** Source text **
--------

DEPRECATED

Kepler Metrics

This document describes the metrics exported by Kepler for monitoring energy consumption at various levels (node, container, process, VM, pod).

Overview

Kepler exports metrics in Prometheus format that can be scraped by Prometheus or other compatible monitoring systems. All metrics follow the Prometheus naming conventions and are prefixed with kepler_.

Metric Types

COUNTER: A cumulative metric that only increases over time (e.g., total energy consumption)
GAUGE: A metric that can increase and decrease (e.g., current power consumption)

Zone-Based Organization

Kepler organizes energy metrics by zones, which correspond to different hardware components:

package: CPU socket-level energy (includes cores and uncore components)
core: CPU core-level energy (available on some processors)
uncore: Uncore components (last-level cache, integrated GPU, memory controller)
dram: Memory energy consumption

Metrics Reference

Node Metrics

These metrics provide energy and power information at the node level, representing the total consumption of the entire system.

--------

** Records of scene-based questions **
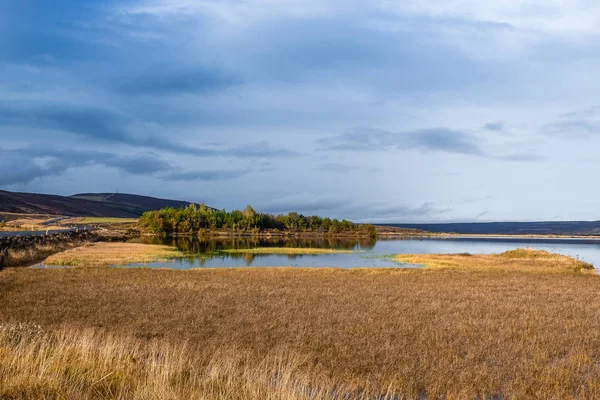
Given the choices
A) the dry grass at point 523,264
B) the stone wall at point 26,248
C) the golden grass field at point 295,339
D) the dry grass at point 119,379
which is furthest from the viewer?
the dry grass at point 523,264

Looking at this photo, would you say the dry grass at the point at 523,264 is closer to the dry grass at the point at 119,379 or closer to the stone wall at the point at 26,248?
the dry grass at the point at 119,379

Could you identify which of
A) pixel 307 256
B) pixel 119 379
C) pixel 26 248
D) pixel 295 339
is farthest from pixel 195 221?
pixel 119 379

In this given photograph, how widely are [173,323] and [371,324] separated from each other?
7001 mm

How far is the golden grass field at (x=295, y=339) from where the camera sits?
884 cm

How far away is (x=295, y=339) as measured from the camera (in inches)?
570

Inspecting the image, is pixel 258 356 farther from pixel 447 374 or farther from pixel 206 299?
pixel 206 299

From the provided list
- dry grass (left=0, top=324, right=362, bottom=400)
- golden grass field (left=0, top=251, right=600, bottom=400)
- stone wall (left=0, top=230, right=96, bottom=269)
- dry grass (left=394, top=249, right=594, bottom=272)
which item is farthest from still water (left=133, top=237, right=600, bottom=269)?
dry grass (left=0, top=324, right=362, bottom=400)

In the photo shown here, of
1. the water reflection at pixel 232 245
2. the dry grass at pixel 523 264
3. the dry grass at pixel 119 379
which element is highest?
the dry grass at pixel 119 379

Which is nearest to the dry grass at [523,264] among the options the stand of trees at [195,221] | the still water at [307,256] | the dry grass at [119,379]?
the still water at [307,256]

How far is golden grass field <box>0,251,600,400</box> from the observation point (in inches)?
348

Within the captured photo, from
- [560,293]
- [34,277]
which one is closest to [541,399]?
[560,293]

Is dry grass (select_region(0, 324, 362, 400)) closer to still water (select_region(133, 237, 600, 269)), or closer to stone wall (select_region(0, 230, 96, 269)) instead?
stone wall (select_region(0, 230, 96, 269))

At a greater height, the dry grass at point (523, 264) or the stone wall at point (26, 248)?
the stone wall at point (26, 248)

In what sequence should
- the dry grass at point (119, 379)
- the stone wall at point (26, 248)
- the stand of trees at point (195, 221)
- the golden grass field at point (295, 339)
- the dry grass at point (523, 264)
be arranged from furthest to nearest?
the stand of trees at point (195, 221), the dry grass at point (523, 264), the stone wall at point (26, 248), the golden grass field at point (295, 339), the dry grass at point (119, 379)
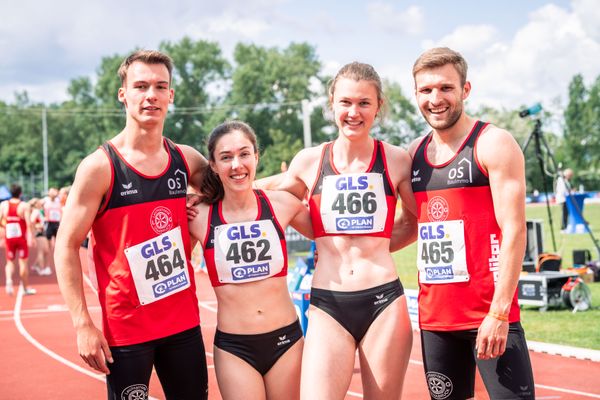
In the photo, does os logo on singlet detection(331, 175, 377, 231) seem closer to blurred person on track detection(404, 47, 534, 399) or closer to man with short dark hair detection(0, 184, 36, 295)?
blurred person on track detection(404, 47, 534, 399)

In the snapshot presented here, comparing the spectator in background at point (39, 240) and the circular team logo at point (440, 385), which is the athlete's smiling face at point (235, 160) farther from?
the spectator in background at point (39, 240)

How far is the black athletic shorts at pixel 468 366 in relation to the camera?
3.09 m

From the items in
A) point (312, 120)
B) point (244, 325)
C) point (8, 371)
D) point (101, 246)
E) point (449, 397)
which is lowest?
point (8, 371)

--------

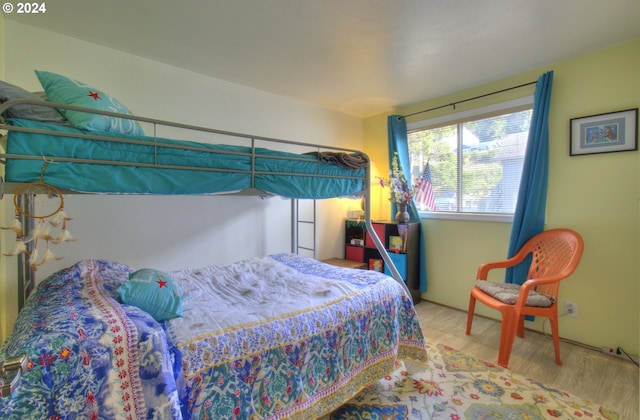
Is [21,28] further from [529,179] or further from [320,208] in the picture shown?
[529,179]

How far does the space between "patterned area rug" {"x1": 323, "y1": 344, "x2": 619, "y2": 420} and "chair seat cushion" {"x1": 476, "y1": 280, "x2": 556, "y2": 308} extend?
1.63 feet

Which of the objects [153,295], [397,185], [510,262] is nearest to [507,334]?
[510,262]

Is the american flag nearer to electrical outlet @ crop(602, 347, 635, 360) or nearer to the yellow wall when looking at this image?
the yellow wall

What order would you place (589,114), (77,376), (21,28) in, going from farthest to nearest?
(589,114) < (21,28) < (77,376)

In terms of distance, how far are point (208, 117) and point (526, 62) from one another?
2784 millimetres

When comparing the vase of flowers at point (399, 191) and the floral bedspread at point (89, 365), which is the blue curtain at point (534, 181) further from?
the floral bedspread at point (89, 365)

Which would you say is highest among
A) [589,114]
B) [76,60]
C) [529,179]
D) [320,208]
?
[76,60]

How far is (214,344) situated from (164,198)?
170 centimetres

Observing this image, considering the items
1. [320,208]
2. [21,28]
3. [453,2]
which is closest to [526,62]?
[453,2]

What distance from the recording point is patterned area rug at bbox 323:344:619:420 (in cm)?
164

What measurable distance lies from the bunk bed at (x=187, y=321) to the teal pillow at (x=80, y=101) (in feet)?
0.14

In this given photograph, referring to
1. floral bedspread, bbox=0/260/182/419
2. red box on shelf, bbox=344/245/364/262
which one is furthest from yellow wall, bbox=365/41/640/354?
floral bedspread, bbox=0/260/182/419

--------

** Requests **
a) For each statement, state whether the Kepler metrics document agrees with it, answering yes or no and quoting the document's deciding words exactly.
(i) Every metric Kepler exports carries the prefix kepler_.
(ii) A GAUGE metric can only increase over time.
(iii) The core zone is available on every processor.
b) Using the Kepler metrics document, answer each question on its own line.
(i) In what format does Kepler export its metrics?
(ii) Which zone corresponds to CPU socket-level energy?
(iii) What do the node metrics represent?
c) Return, copied exactly from the Kepler metrics document, the passage that begins at the words "package: CPU socket-level" and stops after the words "GPU, memory controller)".
The records stand apart from the Kepler metrics document and are not connected with it.

** Answers to the exercise **
a)
(i) Yes: "All metrics follow the Prometheus naming conventions and are prefixed with kepler_."
(ii) No: "GAUGE: A metric that can increase and decrease"
(iii) No: "core: CPU core-level energy (available on some processors)"

b)
(i) Prometheus format
(ii) package
(iii) The total consumption of the entire system

c)
package: CPU socket-level energy (includes cores and uncore components)
core: CPU core-level energy (available on some processors)
uncore: Uncore components (last-level cache, integrated GPU, memory controller)